Learning foreign languages can affect the processing of music in the brain
Research has shown that a music-related hobby boosts language skills and affects the processing of speech in the brain. According to a new study, the reverse also happens—learning foreign languages can affect the processing of music in the brain.
Research Director Mari Tervaniemi from the University of Helsinki's Faculty of Educational Sciences investigated, in cooperation with researchers from the Beijing Normal University (BNU) and the University of Turku, the link in the brain between language acquisition and music processing in Chinese elementary school pupils aged 8–11 by monitoring, for one school year, children who attended a music training program and a similar program for the English language. Brain responses associated with auditory processing were measured in the children before and after the programs. Tervaniemi compared the results to those of children who attended other training programs.
"The results demonstrated that both the music and the language program had an impact on the neural processing of auditory signals," Tervaniemi says.
Learning achievements extend from language acquisition to music
Surprisingly, attendance in the English training program enhanced the processing of musically relevant sounds, particularly in terms of pitch processing.
"A possible explanation for the finding is the language background of the children, as understanding Chinese, which is a tonal language, is largely based on the perception of pitch, which potentially equipped the study subjects with the ability to utilize precisely that trait when learning new things. That's why attending the language training program facilitated the early neural auditory processes more than the musical training."

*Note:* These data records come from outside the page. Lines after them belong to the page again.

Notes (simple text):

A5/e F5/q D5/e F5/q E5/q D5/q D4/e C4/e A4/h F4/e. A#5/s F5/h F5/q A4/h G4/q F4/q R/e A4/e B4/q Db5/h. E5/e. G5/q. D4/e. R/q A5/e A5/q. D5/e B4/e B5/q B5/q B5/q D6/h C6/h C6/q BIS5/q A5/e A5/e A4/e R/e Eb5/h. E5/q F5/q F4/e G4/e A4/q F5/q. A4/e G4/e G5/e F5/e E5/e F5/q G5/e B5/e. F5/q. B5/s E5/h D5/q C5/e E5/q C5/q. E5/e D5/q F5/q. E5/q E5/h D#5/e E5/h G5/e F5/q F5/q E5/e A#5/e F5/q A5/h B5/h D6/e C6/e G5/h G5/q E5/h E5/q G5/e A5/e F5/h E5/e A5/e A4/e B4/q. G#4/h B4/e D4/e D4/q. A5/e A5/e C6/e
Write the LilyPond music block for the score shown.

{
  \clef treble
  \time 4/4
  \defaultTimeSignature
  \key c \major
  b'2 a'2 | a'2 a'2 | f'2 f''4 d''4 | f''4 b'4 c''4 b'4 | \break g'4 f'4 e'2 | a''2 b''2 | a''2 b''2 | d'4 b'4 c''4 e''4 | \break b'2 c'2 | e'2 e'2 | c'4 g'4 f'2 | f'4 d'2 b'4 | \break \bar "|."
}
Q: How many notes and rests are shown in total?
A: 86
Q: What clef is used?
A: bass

Tervaniemi says that the results support the notion that musical and linguistic brain functions are closely linked in the developing brain. Both music and language acquisition modulate auditory perception. However, whether they produce similar or different results in the developing brain of school-age children has not been systematically investigated in prior studies.
At the beginning of the training programs, the number of children studied using electroencephalogram (EEG) recordings was 120, of whom more than 80 also took part in EEG recordings a year later, after the program.
In the music training, the children had the opportunity to sing a lot: they were taught to sing from both hand signs and sheet music. The language training program emphasized the combination of spoken and written English, that is, simultaneous learning. At the same time, the English language employs an orthography that is different from Chinese. The one-hour program sessions were held twice a week after school on school premises throughout the school year, with roughly 20 children and two teachers attending at a time.
"In both programs the children liked the content of the lessons which was very interactive and had many means to support communication between the children and the teacher," says Professor Sha Tao who led the study in Beijing.